Prompt
Copy the lines below that contain "site".

Stored items
※ ※ ※

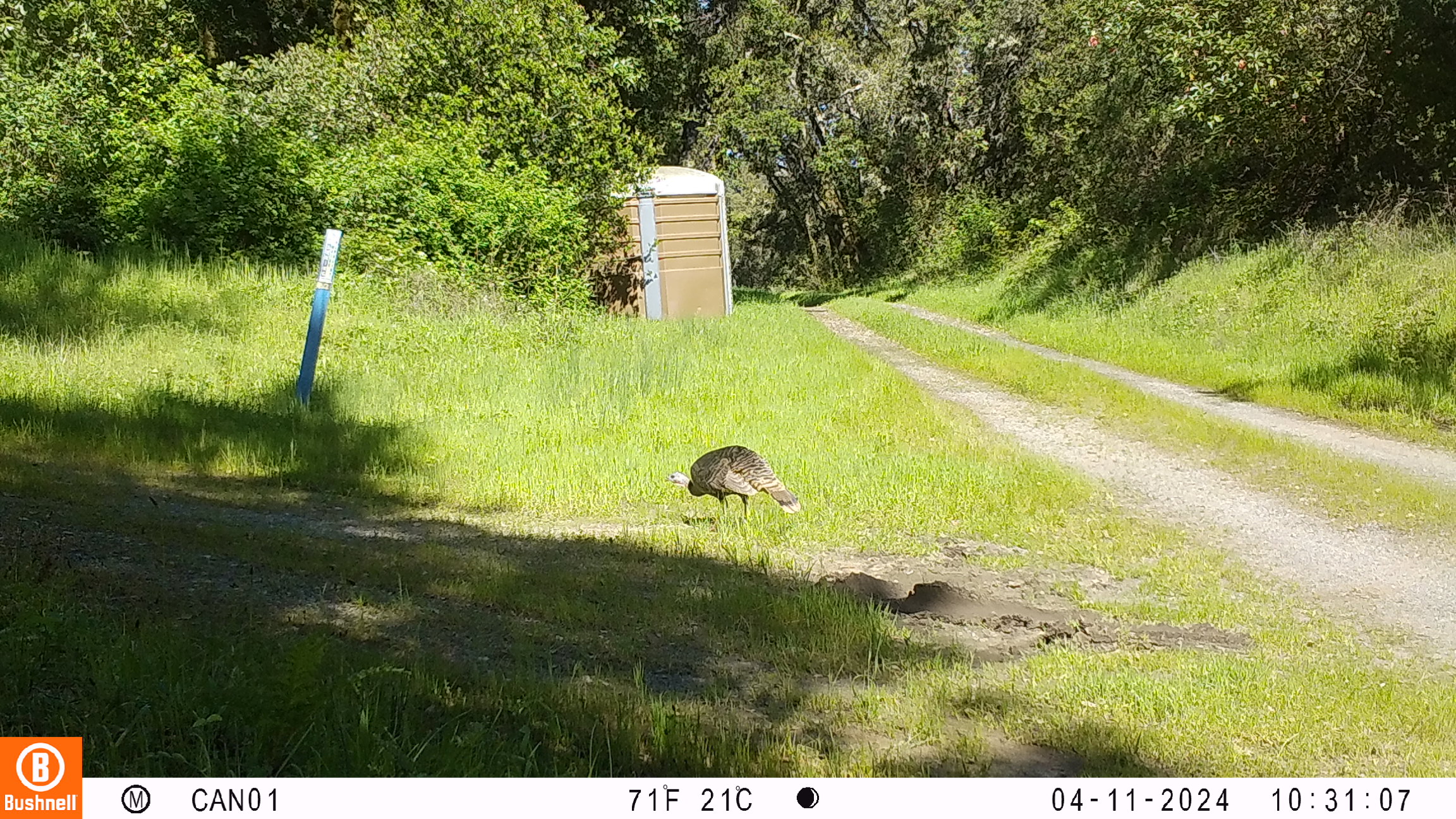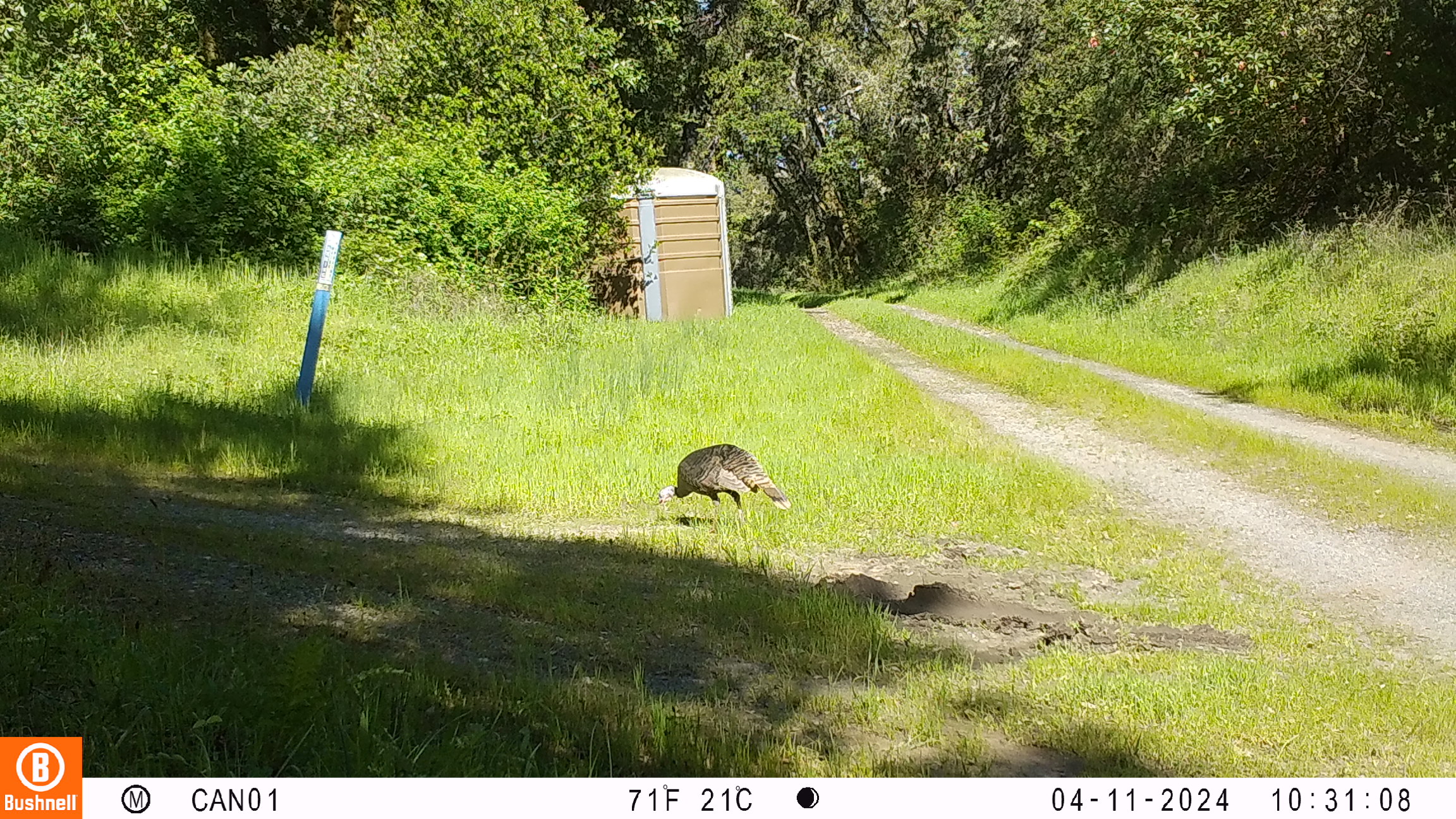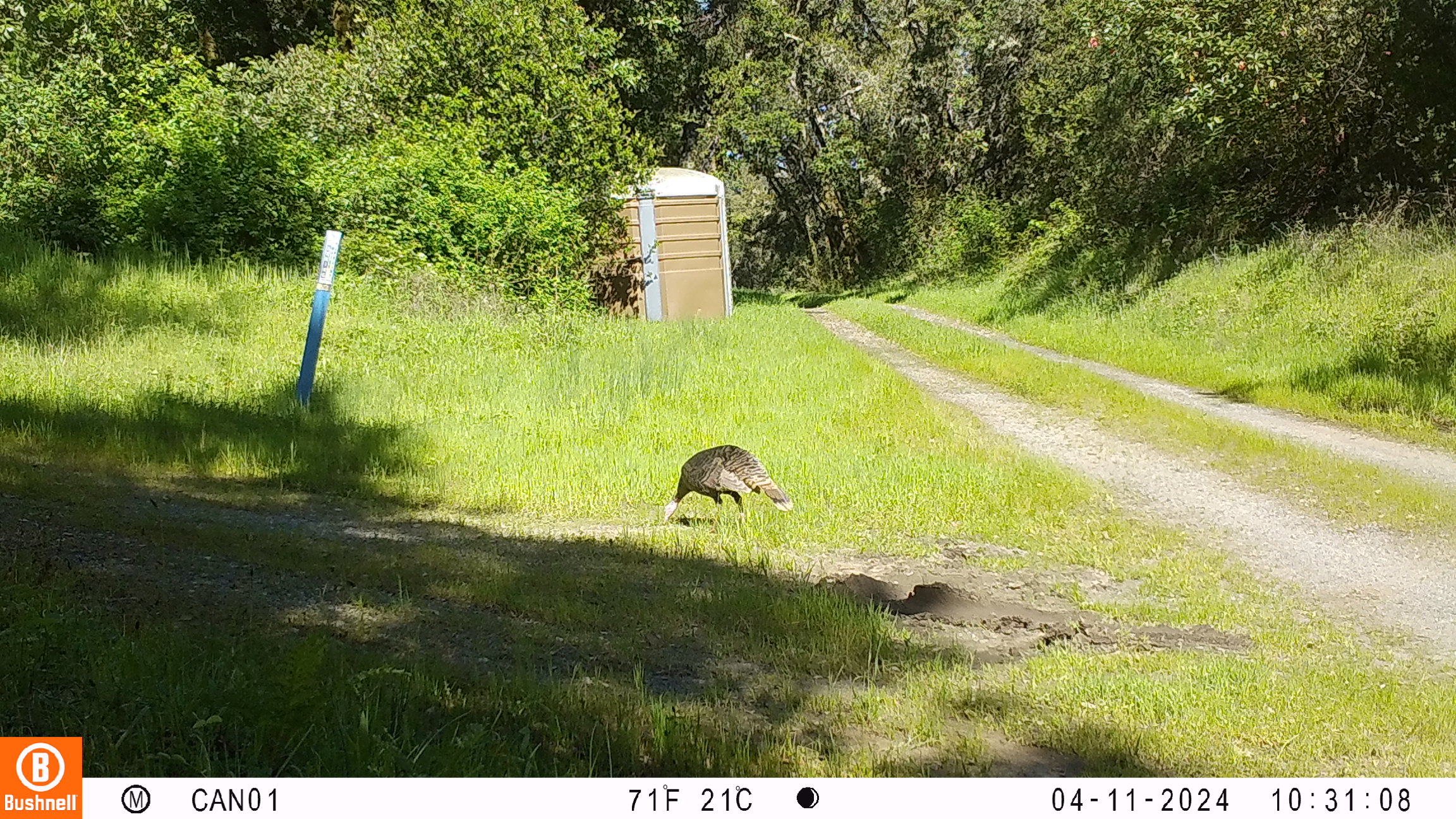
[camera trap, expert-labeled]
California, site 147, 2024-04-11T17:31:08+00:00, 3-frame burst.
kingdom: Animalia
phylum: Chordata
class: Aves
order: Galliformes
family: Phasianidae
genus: Meleagris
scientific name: Meleagris gallopavo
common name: turkey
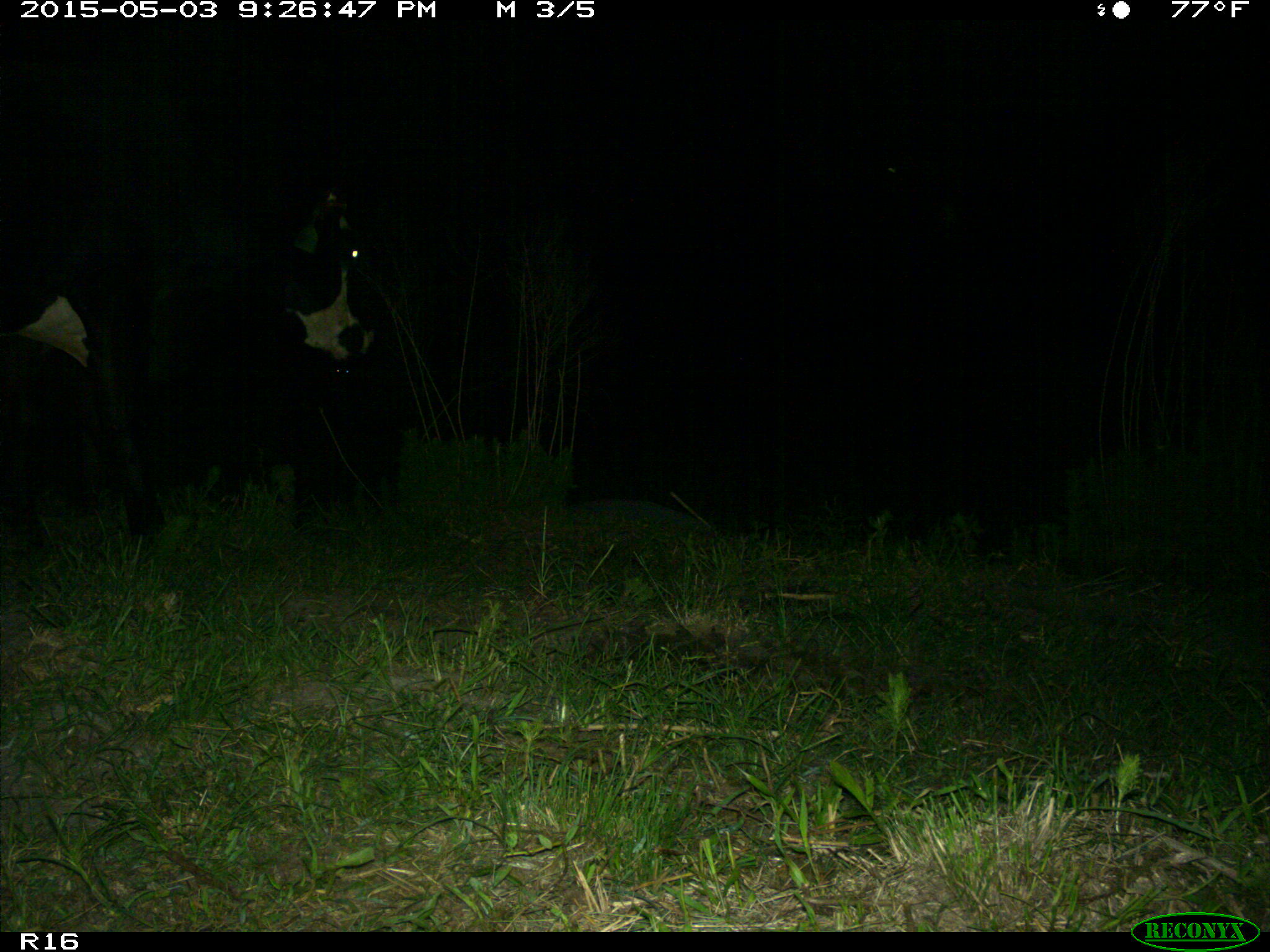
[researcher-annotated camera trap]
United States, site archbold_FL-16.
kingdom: Animalia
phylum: Chordata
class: Mammalia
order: Artiodactyla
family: Bovidae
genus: Bos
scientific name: Bos taurus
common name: domestic cow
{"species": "Bos taurus (domestic cow)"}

※ ※ ※

Written answer
California, site 147, 2024-04-11T17:31:08+00:00, 3-frame burst.
United States, site archbold_FL-16.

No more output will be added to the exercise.